• _Directions for this task_: Set down the entries below exactly as written.

• _Given records_:

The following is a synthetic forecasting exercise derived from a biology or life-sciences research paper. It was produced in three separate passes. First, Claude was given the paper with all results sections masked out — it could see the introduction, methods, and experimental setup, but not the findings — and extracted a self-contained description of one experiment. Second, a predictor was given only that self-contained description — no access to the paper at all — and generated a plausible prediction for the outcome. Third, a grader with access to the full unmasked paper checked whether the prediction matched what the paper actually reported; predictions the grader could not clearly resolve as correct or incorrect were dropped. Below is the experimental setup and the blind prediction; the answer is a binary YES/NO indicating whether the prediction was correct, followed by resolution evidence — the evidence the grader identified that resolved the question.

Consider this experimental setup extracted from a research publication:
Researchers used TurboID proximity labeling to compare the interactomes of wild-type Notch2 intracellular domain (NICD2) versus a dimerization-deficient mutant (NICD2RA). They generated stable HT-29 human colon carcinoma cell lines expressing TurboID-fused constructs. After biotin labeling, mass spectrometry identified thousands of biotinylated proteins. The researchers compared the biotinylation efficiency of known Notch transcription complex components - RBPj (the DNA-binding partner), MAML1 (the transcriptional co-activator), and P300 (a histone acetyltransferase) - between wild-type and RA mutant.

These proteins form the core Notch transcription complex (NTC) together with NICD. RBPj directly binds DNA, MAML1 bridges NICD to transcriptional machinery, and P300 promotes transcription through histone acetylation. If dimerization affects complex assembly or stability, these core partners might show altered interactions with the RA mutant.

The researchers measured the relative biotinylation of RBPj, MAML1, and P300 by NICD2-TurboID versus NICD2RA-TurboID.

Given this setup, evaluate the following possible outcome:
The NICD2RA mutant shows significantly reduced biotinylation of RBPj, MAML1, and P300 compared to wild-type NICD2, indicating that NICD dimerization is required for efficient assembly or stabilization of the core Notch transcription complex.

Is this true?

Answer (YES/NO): YES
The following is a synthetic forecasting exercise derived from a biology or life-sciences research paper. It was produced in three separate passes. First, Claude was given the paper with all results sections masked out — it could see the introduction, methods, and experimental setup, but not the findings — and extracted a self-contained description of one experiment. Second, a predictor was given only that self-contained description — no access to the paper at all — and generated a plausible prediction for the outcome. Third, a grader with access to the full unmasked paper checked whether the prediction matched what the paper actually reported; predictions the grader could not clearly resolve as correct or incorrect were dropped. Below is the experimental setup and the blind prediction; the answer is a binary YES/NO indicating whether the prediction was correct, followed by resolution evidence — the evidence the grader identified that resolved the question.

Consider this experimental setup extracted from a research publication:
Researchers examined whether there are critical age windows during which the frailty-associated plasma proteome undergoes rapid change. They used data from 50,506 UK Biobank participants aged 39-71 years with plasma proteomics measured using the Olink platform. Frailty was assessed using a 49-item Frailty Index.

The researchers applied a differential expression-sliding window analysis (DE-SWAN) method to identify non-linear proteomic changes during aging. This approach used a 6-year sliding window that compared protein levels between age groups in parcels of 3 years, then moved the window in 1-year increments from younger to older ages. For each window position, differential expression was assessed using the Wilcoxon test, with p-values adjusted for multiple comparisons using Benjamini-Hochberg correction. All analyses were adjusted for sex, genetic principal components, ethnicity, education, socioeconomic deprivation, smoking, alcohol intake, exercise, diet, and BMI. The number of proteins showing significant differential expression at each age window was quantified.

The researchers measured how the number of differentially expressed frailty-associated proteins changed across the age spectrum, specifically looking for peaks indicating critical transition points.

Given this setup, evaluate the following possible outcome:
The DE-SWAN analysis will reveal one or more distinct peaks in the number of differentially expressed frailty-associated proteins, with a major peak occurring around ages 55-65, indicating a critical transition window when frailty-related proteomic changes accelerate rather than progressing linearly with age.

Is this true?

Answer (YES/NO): NO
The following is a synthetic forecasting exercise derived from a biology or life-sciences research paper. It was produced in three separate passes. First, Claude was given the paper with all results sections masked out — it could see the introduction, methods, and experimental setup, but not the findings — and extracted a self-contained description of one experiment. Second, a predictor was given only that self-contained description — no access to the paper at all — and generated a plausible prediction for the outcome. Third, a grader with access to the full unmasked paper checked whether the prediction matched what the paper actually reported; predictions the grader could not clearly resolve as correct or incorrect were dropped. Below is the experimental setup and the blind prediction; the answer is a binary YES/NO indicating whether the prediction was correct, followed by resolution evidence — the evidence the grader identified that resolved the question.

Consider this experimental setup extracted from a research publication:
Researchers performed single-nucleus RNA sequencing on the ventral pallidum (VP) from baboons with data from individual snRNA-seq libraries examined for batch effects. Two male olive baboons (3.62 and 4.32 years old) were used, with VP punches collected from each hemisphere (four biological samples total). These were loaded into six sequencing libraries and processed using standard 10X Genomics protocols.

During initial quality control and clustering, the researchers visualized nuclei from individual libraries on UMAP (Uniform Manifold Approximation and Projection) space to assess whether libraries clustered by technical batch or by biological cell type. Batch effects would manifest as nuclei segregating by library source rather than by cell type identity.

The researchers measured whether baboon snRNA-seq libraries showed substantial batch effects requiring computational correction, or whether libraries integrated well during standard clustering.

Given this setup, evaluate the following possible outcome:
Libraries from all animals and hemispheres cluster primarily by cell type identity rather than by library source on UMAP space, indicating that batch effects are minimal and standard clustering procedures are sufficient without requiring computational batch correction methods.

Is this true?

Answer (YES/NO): YES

• _Solution for this problem_:
The following is a synthetic forecasting exercise derived from a biology or life-sciences research paper. It was produced in three separate passes. First, Claude was given the paper with all results sections masked out — it could see the introduction, methods, and experimental setup, but not the findings — and extracted a self-contained description of one experiment. Second, a predictor was given only that self-contained description — no access to the paper at all — and generated a plausible prediction for the outcome. Third, a grader with access to the full unmasked paper checked whether the prediction matched what the paper actually reported; predictions the grader could not clearly resolve as correct or incorrect were dropped. Below is the experimental setup and the blind prediction; the answer is a binary YES/NO indicating whether the prediction was correct, followed by resolution evidence — the evidence the grader identified that resolved the question.

Consider this experimental setup extracted from a research publication:
Researchers used TurboID proximity labeling to compare the interactomes of wild-type Notch2 intracellular domain (NICD2) versus a dimerization-deficient mutant (NICD2RA). They generated stable HT-29 human colon carcinoma cell lines expressing TurboID-fused constructs. After biotin labeling, mass spectrometry identified thousands of biotinylated proteins. The researchers compared the biotinylation efficiency of known Notch transcription complex components - RBPj (the DNA-binding partner), MAML1 (the transcriptional co-activator), and P300 (a histone acetyltransferase) - between wild-type and RA mutant.

These proteins form the core Notch transcription complex (NTC) together with NICD. RBPj directly binds DNA, MAML1 bridges NICD to transcriptional machinery, and P300 promotes transcription through histone acetylation. If dimerization affects complex assembly or stability, these core partners might show altered interactions with the RA mutant.

The researchers measured the relative biotinylation of RBPj, MAML1, and P300 by NICD2-TurboID versus NICD2RA-TurboID.

Given this setup, evaluate the following possible outcome:
The NICD2RA mutant shows significantly reduced biotinylation of RBPj, MAML1, and P300 compared to wild-type NICD2, indicating that NICD dimerization is required for efficient assembly or stabilization of the core Notch transcription complex.

Is this true?

Answer (YES/NO): YES
The following is a synthetic forecasting exercise derived from a biology or life-sciences research paper. It was produced in three separate passes. First, Claude was given the paper with all results sections masked out — it could see the introduction, methods, and experimental setup, but not the findings — and extracted a self-contained description of one experiment. Second, a predictor was given only that self-contained description — no access to the paper at all — and generated a plausible prediction for the outcome. Third, a grader with access to the full unmasked paper checked whether the prediction matched what the paper actually reported; predictions the grader could not clearly resolve as correct or incorrect were dropped. Below is the experimental setup and the blind prediction; the answer is a binary YES/NO indicating whether the prediction was correct, followed by resolution evidence — the evidence the grader identified that resolved the question.

Consider this experimental setup extracted from a research publication:
Researchers examined whether there are critical age windows during which the frailty-associated plasma proteome undergoes rapid change. They used data from 50,506 UK Biobank participants aged 39-71 years with plasma proteomics measured using the Olink platform. Frailty was assessed using a 49-item Frailty Index.

The researchers applied a differential expression-sliding window analysis (DE-SWAN) method to identify non-linear proteomic changes during aging. This approach used a 6-year sliding window that compared protein levels between age groups in parcels of 3 years, then moved the window in 1-year increments from younger to older ages. For each window position, differential expression was assessed using the Wilcoxon test, with p-values adjusted for multiple comparisons using Benjamini-Hochberg correction. All analyses were adjusted for sex, genetic principal components, ethnicity, education, socioeconomic deprivation, smoking, alcohol intake, exercise, diet, and BMI. The number of proteins showing significant differential expression at each age window was quantified.

The researchers measured how the number of differentially expressed frailty-associated proteins changed across the age spectrum, specifically looking for peaks indicating critical transition points.

Given this setup, evaluate the following possible outcome:
The DE-SWAN analysis will reveal one or more distinct peaks in the number of differentially expressed frailty-associated proteins, with a major peak occurring around ages 55-65, indicating a critical transition window when frailty-related proteomic changes accelerate rather than progressing linearly with age.

Is this true?

Answer (YES/NO): NO
The following is a synthetic forecasting exercise derived from a biology or life-sciences research paper. It was produced in three separate passes. First, Claude was given the paper with all results sections masked out — it could see the introduction, methods, and experimental setup, but not the findings — and extracted a self-contained description of one experiment. Second, a predictor was given only that self-contained description — no access to the paper at all — and generated a plausible prediction for the outcome. Third, a grader with access to the full unmasked paper checked whether the prediction matched what the paper actually reported; predictions the grader could not clearly resolve as correct or incorrect were dropped. Below is the experimental setup and the blind prediction; the answer is a binary YES/NO indicating whether the prediction was correct, followed by resolution evidence — the evidence the grader identified that resolved the question.

Consider this experimental setup extracted from a research publication:
Researchers performed single-nucleus RNA sequencing on the ventral pallidum (VP) from baboons with data from individual snRNA-seq libraries examined for batch effects. Two male olive baboons (3.62 and 4.32 years old) were used, with VP punches collected from each hemisphere (four biological samples total). These were loaded into six sequencing libraries and processed using standard 10X Genomics protocols.

During initial quality control and clustering, the researchers visualized nuclei from individual libraries on UMAP (Uniform Manifold Approximation and Projection) space to assess whether libraries clustered by technical batch or by biological cell type. Batch effects would manifest as nuclei segregating by library source rather than by cell type identity.

The researchers measured whether baboon snRNA-seq libraries showed substantial batch effects requiring computational correction, or whether libraries integrated well during standard clustering.

Given this setup, evaluate the following possible outcome:
Libraries from all animals and hemispheres cluster primarily by cell type identity rather than by library source on UMAP space, indicating that batch effects are minimal and standard clustering procedures are sufficient without requiring computational batch correction methods.

Is this true?

Answer (YES/NO): YES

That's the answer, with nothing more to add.